* start PROVIDED ENTRIES *

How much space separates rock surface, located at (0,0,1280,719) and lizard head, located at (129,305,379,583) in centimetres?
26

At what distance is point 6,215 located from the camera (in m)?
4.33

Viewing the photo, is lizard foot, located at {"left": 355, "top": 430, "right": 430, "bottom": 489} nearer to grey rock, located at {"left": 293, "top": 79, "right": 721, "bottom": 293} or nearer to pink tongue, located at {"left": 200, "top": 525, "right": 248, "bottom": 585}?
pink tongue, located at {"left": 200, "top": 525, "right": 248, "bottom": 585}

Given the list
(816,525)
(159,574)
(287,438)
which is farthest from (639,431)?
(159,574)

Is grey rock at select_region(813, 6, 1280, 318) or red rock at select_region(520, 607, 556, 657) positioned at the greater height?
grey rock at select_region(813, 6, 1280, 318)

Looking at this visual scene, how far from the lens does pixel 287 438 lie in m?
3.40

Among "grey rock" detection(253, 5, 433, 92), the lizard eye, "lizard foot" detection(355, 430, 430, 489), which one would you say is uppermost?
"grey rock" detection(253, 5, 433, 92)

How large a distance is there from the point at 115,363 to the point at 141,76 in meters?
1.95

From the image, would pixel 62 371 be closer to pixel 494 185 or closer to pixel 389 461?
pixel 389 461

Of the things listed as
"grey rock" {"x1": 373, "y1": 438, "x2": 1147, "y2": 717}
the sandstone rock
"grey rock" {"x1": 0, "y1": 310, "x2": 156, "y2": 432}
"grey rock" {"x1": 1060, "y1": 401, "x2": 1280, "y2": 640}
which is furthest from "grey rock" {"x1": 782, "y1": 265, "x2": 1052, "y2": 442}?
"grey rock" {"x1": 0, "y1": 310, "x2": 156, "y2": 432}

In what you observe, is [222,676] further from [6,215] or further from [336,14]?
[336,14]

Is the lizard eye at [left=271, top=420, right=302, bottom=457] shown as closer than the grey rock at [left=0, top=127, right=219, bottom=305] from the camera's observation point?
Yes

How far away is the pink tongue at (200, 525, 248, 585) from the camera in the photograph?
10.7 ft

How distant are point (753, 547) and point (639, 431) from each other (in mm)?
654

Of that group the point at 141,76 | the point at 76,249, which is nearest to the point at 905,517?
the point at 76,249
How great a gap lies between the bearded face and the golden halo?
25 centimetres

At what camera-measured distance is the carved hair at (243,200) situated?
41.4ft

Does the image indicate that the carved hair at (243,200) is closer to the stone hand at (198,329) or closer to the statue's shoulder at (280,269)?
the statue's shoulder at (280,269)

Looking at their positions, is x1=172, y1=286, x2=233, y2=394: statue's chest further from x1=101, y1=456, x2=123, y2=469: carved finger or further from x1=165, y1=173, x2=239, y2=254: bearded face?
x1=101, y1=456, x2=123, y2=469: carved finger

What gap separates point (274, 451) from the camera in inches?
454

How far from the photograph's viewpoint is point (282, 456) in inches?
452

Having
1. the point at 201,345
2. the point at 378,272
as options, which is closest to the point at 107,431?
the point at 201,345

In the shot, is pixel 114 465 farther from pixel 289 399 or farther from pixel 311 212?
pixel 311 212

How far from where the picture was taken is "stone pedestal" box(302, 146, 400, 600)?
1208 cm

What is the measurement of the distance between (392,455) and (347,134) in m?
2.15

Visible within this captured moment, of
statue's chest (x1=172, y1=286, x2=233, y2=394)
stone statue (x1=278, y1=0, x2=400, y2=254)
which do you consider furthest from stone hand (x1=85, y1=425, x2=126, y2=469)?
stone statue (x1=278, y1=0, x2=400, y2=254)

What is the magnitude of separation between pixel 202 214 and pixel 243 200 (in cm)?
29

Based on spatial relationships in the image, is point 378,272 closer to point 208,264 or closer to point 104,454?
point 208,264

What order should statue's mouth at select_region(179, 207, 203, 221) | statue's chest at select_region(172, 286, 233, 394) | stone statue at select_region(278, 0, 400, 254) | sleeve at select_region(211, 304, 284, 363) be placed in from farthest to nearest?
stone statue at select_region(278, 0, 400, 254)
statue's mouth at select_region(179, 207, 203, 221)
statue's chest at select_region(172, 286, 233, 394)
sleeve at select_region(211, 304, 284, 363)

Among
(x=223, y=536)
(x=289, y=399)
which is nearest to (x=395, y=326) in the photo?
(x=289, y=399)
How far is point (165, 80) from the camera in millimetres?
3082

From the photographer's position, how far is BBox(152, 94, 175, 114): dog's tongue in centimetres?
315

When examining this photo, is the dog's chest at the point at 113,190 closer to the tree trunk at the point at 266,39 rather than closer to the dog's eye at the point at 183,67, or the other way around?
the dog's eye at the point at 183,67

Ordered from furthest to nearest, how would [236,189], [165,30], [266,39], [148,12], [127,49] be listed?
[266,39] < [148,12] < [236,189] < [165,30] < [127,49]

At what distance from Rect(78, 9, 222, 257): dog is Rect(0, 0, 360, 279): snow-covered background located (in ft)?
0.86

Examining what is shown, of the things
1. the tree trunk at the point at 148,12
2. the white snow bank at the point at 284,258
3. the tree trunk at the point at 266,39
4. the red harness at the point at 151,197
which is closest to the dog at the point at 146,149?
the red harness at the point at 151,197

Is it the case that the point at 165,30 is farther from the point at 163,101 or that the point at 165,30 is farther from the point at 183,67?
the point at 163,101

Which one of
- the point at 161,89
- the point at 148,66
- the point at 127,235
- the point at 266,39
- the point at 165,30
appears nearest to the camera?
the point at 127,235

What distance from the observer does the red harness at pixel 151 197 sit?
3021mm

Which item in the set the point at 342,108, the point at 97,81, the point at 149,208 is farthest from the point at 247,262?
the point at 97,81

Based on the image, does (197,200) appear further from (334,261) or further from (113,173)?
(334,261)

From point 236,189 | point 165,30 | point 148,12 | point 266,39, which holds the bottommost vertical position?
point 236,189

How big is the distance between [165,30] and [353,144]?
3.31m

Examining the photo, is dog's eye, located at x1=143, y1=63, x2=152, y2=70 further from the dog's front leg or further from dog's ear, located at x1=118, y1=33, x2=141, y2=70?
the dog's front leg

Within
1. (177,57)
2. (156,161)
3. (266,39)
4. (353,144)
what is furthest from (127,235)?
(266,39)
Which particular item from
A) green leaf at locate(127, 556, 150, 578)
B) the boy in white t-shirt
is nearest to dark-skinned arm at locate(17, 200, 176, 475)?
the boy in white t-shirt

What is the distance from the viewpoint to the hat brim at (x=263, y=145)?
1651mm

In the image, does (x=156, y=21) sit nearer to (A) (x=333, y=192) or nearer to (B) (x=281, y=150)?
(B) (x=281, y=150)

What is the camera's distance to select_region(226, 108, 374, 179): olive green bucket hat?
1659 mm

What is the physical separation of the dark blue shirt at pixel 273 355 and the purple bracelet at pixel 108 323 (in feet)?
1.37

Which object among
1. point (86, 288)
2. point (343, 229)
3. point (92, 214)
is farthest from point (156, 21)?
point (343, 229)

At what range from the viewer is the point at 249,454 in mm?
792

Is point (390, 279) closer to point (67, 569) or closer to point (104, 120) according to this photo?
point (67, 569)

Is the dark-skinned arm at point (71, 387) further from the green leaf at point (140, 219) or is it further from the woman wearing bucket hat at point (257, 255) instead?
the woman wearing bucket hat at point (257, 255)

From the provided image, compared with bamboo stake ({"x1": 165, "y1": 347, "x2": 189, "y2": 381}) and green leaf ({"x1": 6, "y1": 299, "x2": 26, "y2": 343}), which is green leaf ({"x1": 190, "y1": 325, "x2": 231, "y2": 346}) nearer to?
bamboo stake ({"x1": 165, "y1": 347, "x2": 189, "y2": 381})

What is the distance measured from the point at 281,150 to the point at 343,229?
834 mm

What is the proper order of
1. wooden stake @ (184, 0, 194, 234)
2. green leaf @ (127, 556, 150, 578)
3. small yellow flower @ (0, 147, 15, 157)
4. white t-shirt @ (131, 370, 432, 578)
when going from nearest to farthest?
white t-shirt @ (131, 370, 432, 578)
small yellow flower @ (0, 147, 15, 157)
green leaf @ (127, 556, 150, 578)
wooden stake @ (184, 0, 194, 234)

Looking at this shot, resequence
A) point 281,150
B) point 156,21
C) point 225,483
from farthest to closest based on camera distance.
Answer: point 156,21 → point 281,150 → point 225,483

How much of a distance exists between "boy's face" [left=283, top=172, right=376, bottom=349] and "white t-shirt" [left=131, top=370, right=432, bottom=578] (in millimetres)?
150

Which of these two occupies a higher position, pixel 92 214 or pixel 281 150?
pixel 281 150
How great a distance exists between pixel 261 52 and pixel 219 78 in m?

* end PROVIDED ENTRIES *

- GOAL OF THE EXERCISE -
Could you substitute "gap" for every "distance" in the entries from the line that has "From the provided" through the last one, and give those lines back with nothing else changed?

- CORRECT RESPONSE -
From the provided image, compared with bamboo stake ({"x1": 165, "y1": 347, "x2": 189, "y2": 381}) and green leaf ({"x1": 6, "y1": 299, "x2": 26, "y2": 343}), which is green leaf ({"x1": 190, "y1": 325, "x2": 231, "y2": 346}) nearer to?
bamboo stake ({"x1": 165, "y1": 347, "x2": 189, "y2": 381})

What is the gap measured from the point at 281,150 to the point at 343,229?
834 mm

What is the proper order of
1. wooden stake @ (184, 0, 194, 234)
2. green leaf @ (127, 556, 150, 578)
3. small yellow flower @ (0, 147, 15, 157)
4. white t-shirt @ (131, 370, 432, 578)
when going from nearest to farthest?
white t-shirt @ (131, 370, 432, 578)
small yellow flower @ (0, 147, 15, 157)
green leaf @ (127, 556, 150, 578)
wooden stake @ (184, 0, 194, 234)

Looking at this shot, resequence
A) point 281,150
B) point 156,21
C) point 225,483
from farthest to closest based on camera gap.
Answer: point 156,21 → point 281,150 → point 225,483

How much of a gap exists between "boy's face" [left=283, top=172, right=376, bottom=349] and "white t-shirt" [left=131, top=370, right=432, bottom=578] (in millimetres)?
150

Which of these two occupies a higher position, pixel 92 214 or pixel 281 150?
pixel 281 150
How great a gap exists between pixel 261 52 and pixel 219 78 in m?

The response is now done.